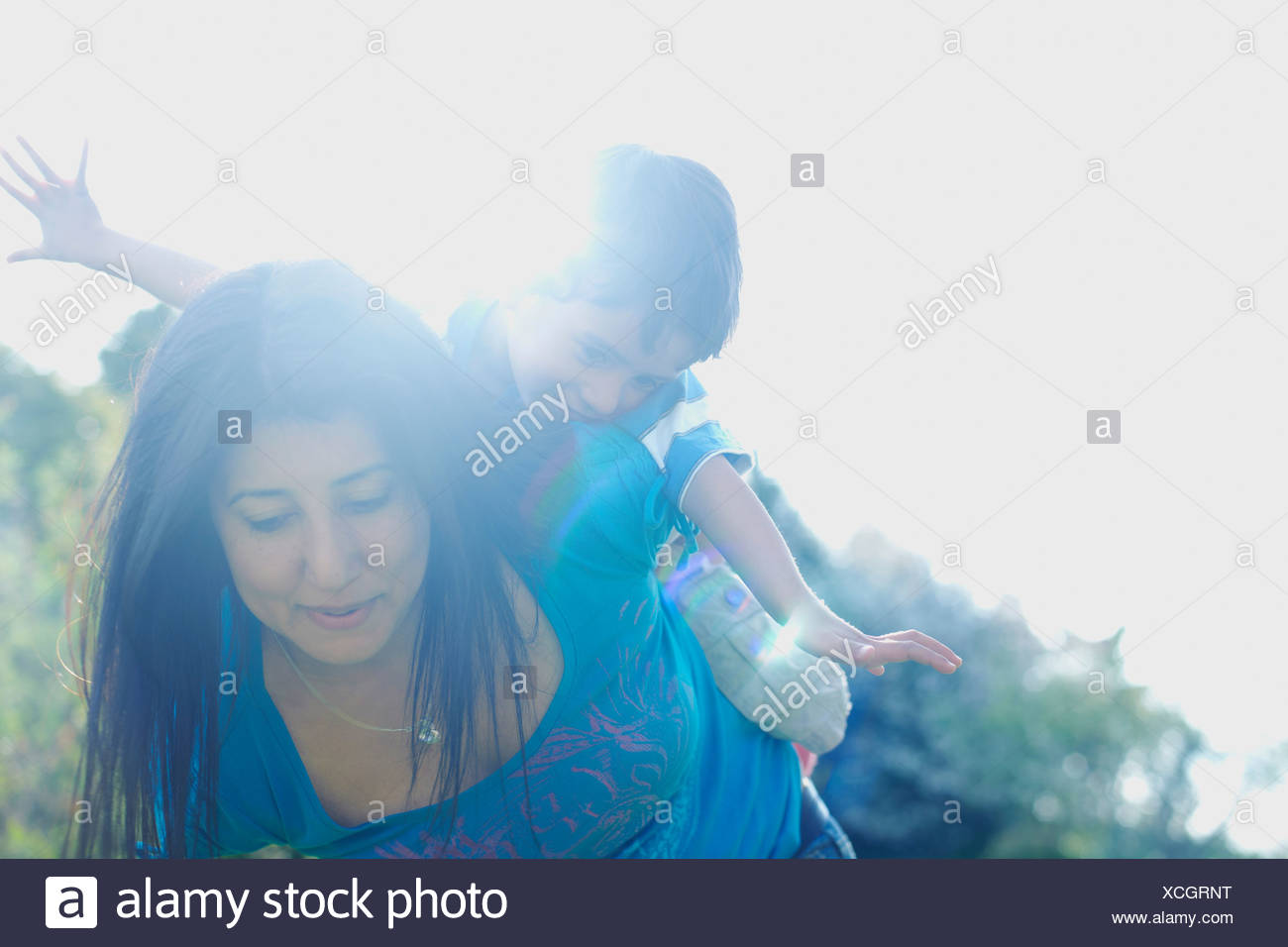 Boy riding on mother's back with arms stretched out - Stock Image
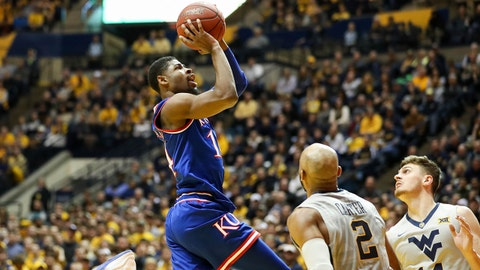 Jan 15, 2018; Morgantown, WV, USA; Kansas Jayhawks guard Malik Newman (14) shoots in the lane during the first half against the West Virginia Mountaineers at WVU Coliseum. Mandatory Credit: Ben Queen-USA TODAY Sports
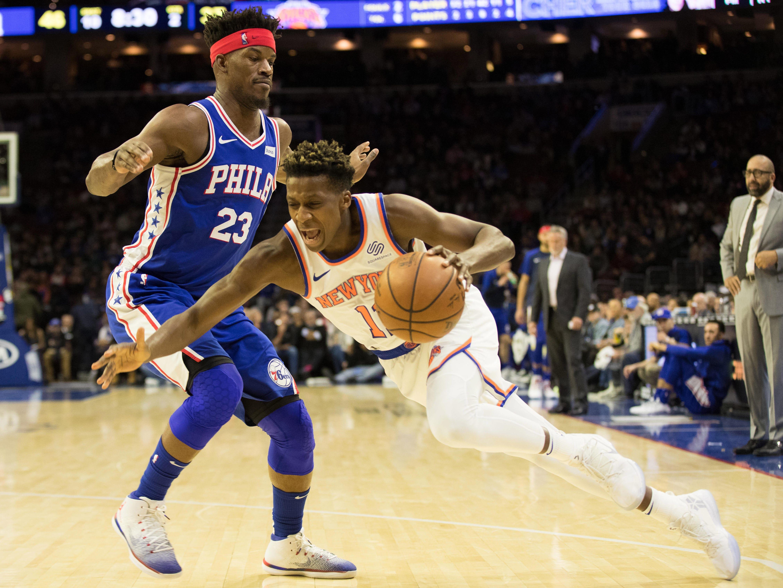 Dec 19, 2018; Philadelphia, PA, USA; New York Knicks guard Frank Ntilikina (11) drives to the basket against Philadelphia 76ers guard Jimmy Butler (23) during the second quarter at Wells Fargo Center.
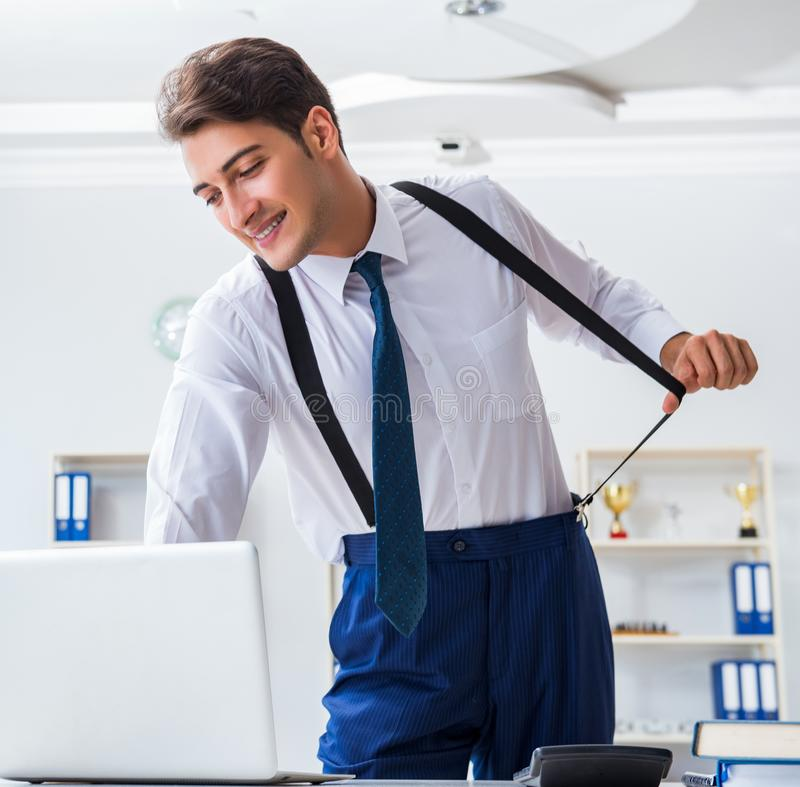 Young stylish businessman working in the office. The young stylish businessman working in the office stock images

▶ **Activity**: Make an exact copy of the listing. Leave its pictures out.

▶ **Task solution**:
 Boy riding on mother's back with arms stretched out - Stock Image
 Jan 15, 2018; Morgantown, WV, USA; Kansas Jayhawks guard Malik Newman (14) shoots in the lane during the first half against the West Virginia Mountaineers at WVU Coliseum. Mandatory Credit: Ben Queen-USA TODAY Sports
 Dec 19, 2018; Philadelphia, PA, USA; New York Knicks guard Frank Ntilikina (11) drives to the basket against Philadelphia 76ers guard Jimmy Butler (23) during the second quarter at Wells Fargo Center.
 Young stylish businessman working in the office. The young stylish businessman working in the office stock images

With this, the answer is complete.